Title: Re: charging for no show appts
Post by: Sportsmom on January 21, 2010, 08:07:11 PM
When I read the below stmt I  take it as you can bill for missed appts but we can't bill a BCBS client
$ 55.00 and a medicare client $70.11.
I hate that we bill for missed appts fee. I had to bill a client today $ 92.00 for her missed appt fee becuase she got suck at work and could not make her appt. But that is what the provider would have been paid if she made her appt.

CMS policy allows physicians, providers, and suppliers to charge Medicare beneficiaries for missed appointments, provided that they do not discriminate against Medicare beneficiaries but also charge non-Medicare patients for missed appointments and the charges for Medicare and non-Medicare patient are the same. The charge for a missed appointment is not a charge for a service itself (to which the assignment and limiting charge provisions

I have billed for 10 years, but now at the office I work at we have a biller that has taken a class and calls her self a bill. I think she is a data inputer not a biller. She will not bill secondary ins with out me getting very mad, has the office manager. 
Thanks for listen to me tonight.
 
Title: Re: charging for no show appts
Post by: Pay_My_Claims on January 21, 2010, 09:37:16 PM
When I read the below stmt I  take it as you can bill for missed appts but we can't bill a BCBS client
$ 55.00 and a medicare client $70.11.
I hate that we bill for missed appts fee. I had to bill a client today $ 92.00 for her missed appt fee becuase she got suck at work and could not make her appt. But that is what the provider would have been paid if she made her appt.
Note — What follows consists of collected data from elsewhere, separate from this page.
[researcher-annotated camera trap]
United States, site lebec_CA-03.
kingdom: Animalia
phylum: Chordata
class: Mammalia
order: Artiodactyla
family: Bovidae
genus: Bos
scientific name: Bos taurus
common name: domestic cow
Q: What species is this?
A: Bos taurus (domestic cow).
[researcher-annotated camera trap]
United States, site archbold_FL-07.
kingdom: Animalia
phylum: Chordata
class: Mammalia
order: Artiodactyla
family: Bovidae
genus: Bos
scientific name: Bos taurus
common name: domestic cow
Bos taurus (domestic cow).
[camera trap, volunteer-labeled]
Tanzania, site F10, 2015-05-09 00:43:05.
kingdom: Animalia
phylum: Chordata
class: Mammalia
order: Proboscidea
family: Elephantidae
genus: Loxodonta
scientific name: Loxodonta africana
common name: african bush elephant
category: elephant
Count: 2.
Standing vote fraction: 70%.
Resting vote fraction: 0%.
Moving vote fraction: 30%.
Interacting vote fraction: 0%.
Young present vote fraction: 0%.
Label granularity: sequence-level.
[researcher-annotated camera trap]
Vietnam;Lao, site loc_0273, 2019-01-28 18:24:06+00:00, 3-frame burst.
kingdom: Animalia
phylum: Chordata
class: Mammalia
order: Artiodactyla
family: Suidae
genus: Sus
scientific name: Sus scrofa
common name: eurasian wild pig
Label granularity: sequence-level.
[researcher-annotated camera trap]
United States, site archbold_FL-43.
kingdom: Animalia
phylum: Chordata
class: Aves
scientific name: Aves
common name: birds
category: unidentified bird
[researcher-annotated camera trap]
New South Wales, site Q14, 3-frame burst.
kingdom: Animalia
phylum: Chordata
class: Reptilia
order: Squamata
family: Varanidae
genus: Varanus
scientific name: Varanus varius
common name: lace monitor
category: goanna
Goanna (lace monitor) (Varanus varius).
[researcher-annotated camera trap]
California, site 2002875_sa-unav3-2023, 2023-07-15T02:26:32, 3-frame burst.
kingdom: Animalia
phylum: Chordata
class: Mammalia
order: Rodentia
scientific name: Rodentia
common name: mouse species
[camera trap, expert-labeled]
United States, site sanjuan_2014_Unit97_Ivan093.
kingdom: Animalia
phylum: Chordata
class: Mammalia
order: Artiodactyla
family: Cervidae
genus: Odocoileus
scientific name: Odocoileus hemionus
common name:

CMS policy allows physicians, providers, and suppliers to charge Medicare beneficiaries for missed appointments, provided that they do not discriminate against Medicare beneficiaries but also charge non-Medicare patients for missed appointments and the charges for Medicare and non-Medicare patient are the same. The charge for a missed appointment is not a charge for a service itself (to which the assignment and limiting charge provisions

I have billed for 10 years, but now at the office I work at we have a biller that has taken a class and calls her self a bill. I think she is a data inputer not a biller. She will not bill secondary ins with out me getting very mad, has the office manager. 
Thanks for listen to me tonight.
 

Like I said previously, and Linda confirmed (thanks) You can't bill for services you DIDN'T  receive. A no-show is a no-show. It is a set fee to prevent no-show appts.  If I could find out who this provider is, he would be in SERIOUS trouble!! There is no way I would get a bill for a service I didn't receive and pay for it. I would LOVE for him to take me to court over it. ............
Title: Re: charging for no show appts
Post by: Meli on January 22, 2010, 09:57:50 AM
I wonder how the patients feel about this provider or what the patient turn over rate is at this office.  This does not show patient goodwill to me.  Is there a discount given when the office overbooks appointments and the patients have to wait past their appointment time or when the doctor hasn't even arrived at the office yet to begin seeing the patients?  I doubt it.  I think some things should be water under the bridge.

Melissa
Title: Re: charging for no show appts
Post by: PMRNC on January 26, 2010, 12:49:20 PM
Bottom line is you can charge the patient a missed appointment fee. However the ones that don't pay you will end up writing them off, credit bureau's are choosing not to report these because of the wasted time since a patient can dispute this on their credit report VERY easily. I advise my clients who do charge it, not to stop doing it but we write it off if we have sent 3 statements.